## PROBLEM
Starting at the line that has "By their distance" and stopping after the line that has "Answer: pixel 19", replace "nearest" with "closest" and write out only those lines, otherwise unchanged.

## Questions about pictured scenes
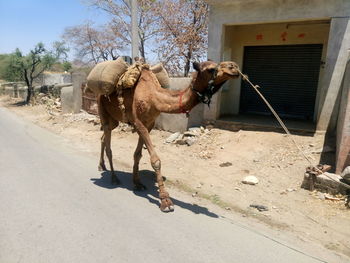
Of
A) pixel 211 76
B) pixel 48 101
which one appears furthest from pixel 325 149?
pixel 48 101

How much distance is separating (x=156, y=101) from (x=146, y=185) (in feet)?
5.78

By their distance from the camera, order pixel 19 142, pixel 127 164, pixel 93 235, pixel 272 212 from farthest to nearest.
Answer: pixel 19 142 < pixel 127 164 < pixel 272 212 < pixel 93 235

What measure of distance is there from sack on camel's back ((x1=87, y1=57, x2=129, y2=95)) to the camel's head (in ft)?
5.47

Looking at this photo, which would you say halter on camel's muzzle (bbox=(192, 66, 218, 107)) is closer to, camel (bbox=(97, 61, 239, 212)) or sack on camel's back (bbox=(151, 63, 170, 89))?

## OUTPUT OF THE EXERCISE
By their distance from the camera, order pixel 19 142, pixel 127 164, pixel 93 235, pixel 272 212 from farthest to closest.
Answer: pixel 19 142 < pixel 127 164 < pixel 272 212 < pixel 93 235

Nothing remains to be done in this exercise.